One advantage of using Django is that all of our data manipulation can be stored in views, and the output displayed in HTML templates.
We've already created a few views that summarize the data, so let's take a look.
Exit the Python interpreter, if you still have it running, by pressing CTRL-D
, and start the Django server.
$ python manage.py runserver
Validating models...
0 errors found
February 20, 2015 - 16:40:36
Django version 1.6.5, using settings 'project.settings'
Starting development server at http://0.0.0.0:8000/
Quit the server with CONTROL-C.
In the spirit of a cooking show, let's cheat. Let's see what we're going to get first, and then look at how we get it. In your web browser, go to http://localhost:8000/complaint_analysis.
Here is a table with some basic information about our complaints. How many have been addressed, how many are still open, and how many have hung around for a really long time.
In the second table, we also break this down by area planning commissions - areas used by the L.A. Department of City Planning to divide up the city.

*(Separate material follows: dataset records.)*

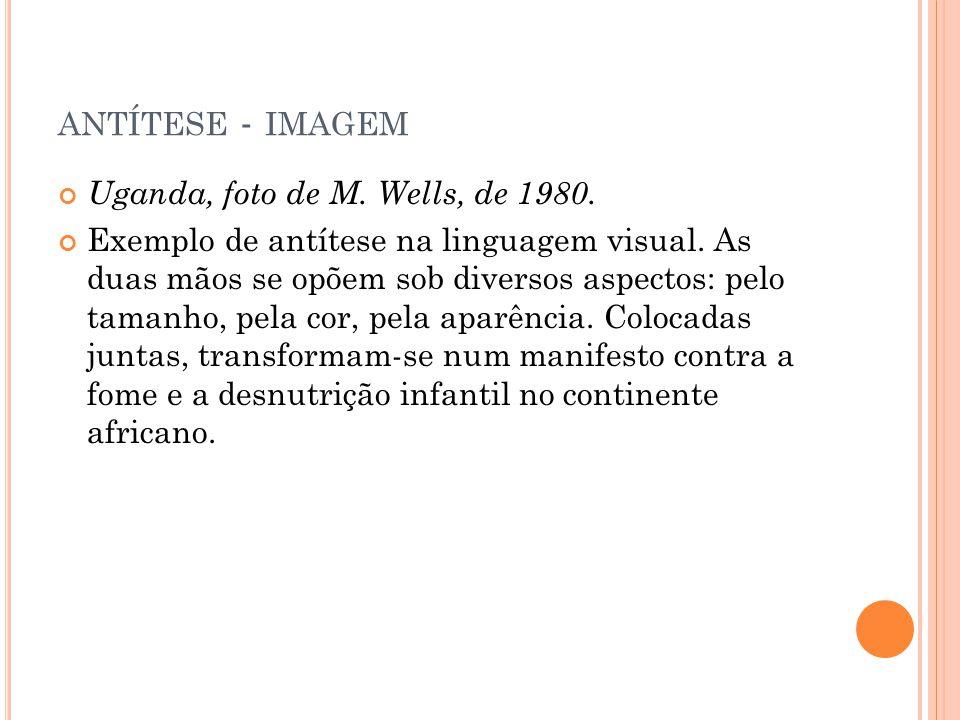 Uganda, foto de M. Wells, de 1980. Exemplo de antítese na linguagem visual. As duas mãos se opõem sob diversos aspectos: pelo tamanho, pela cor, pela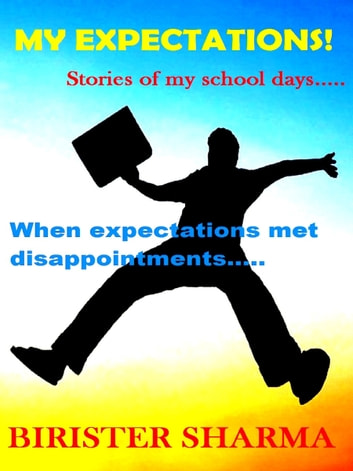 My Expectations....Stories Of My School Days ebook by Birister Sharma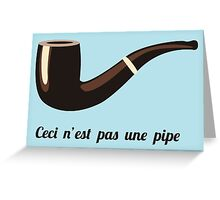 This is not a pipe Greeting Card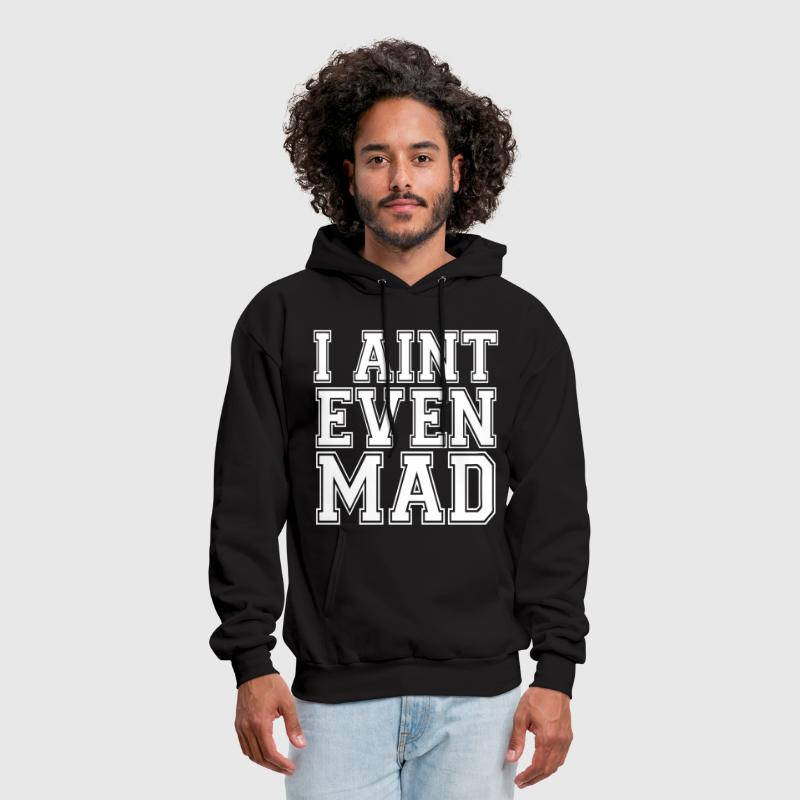 I Aint Even Mad - stayflyclothing.com - Men's Hoodie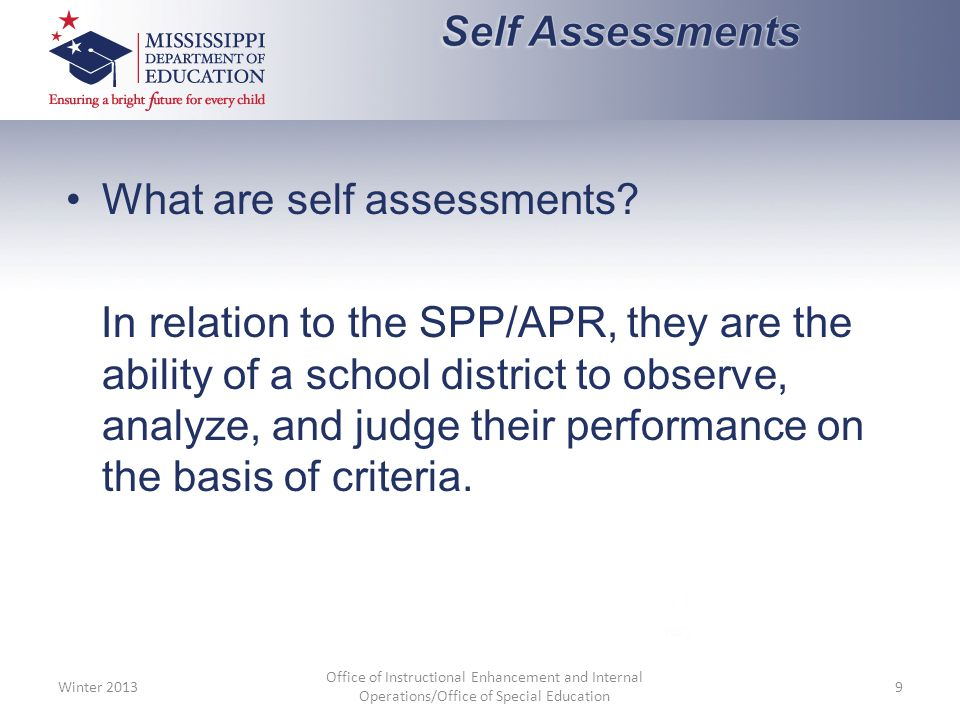 What are self assessments.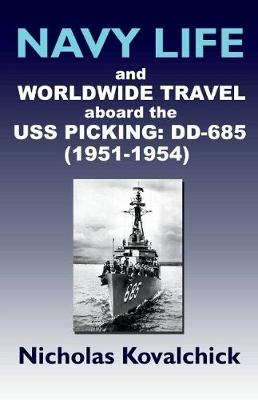 Navy Life and Wordwide Travel on the USS Picking (DD-685) 1951-1954 (Paperback)
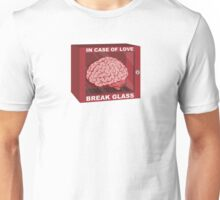 In Case Of Love, Break Glass and Use Brain Unisex T-Shirt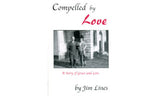 Compelled by Love: A Story of Grace and Love - Jim Lines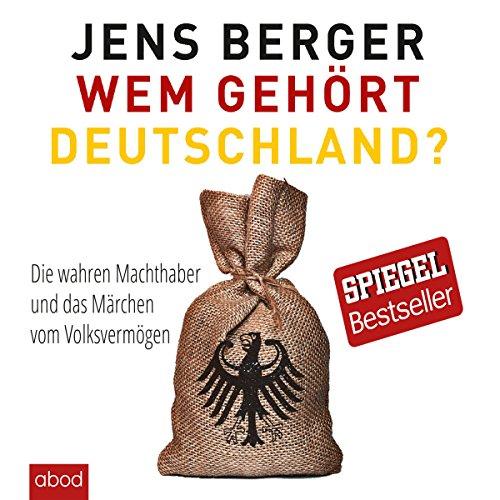 Buchseite und Rezensionen zu 'Wem gehört Deutschland: Die wahren Machthaber und das Märchen vom Volksvermögen' von Jens Berger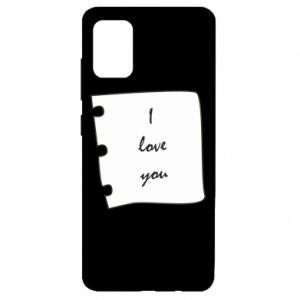 Samsung A51 Case I love you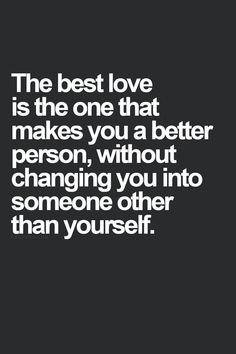 The right kind of love makes you both into better people.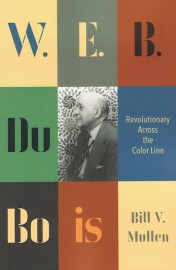 W. E. B. Du Bois: Revolutionary Across the Color Line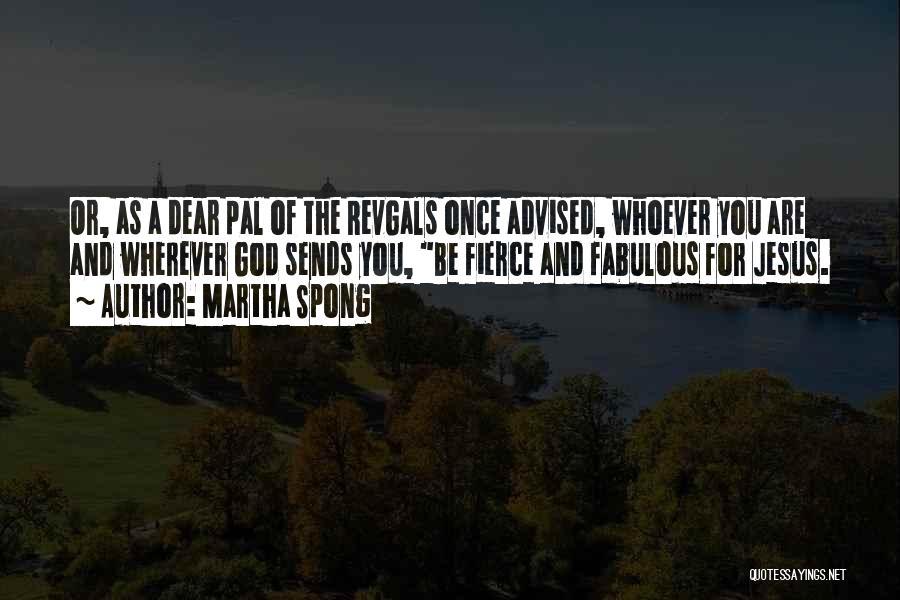 Martha Spong Quotes 1292920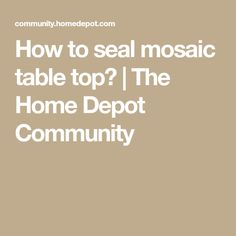 How to seal mosaic table top? | The Home Depot Community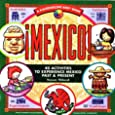 Mexico: 40 Activities to Experience Mexico Past & Present (Kaleidoscope Kids)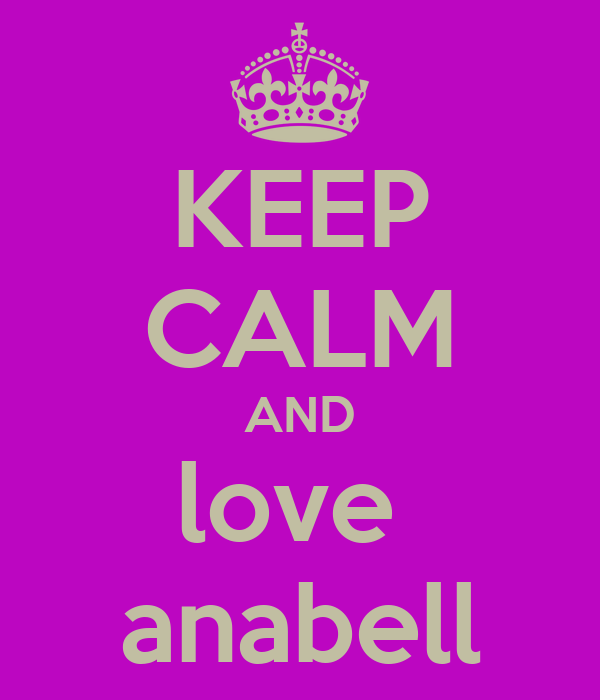 KEEP CALM AND love  anabell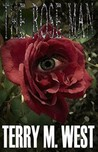 The Rose Man by Terry M. West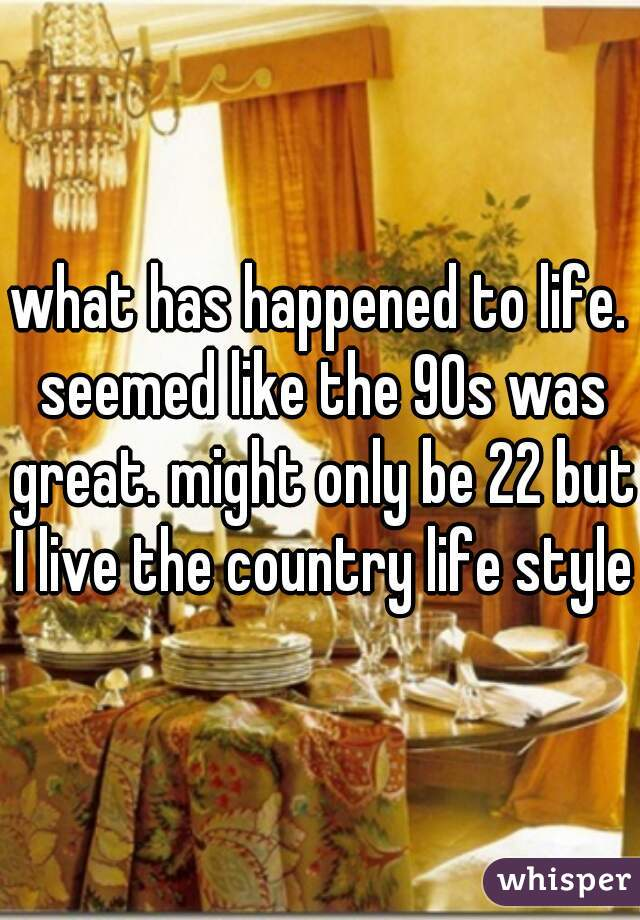 what has happened to life. seemed like the 90s was great. might only be 22 but I live the country life style.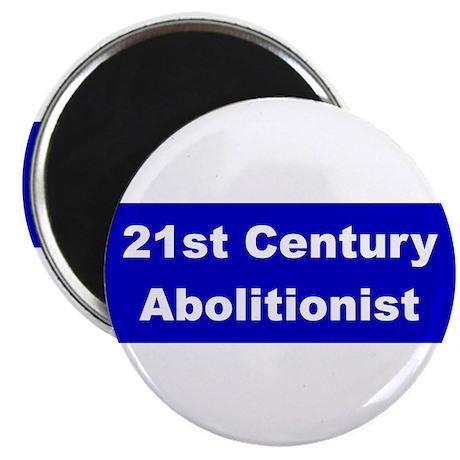 "21st Century Abolitionist 2.25"" Magnet (100 pack)"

For our analysis, we want to get the median time it takes to close a complaint. Simply calculating the median based on complaints that are already closed leaves out all of the complaints that are still open -- including those that have lingered in the system unaddressed for more than a year.
Using a statistical method called survival analysis can help us account for complaints still open, and give us a more accurate closure time.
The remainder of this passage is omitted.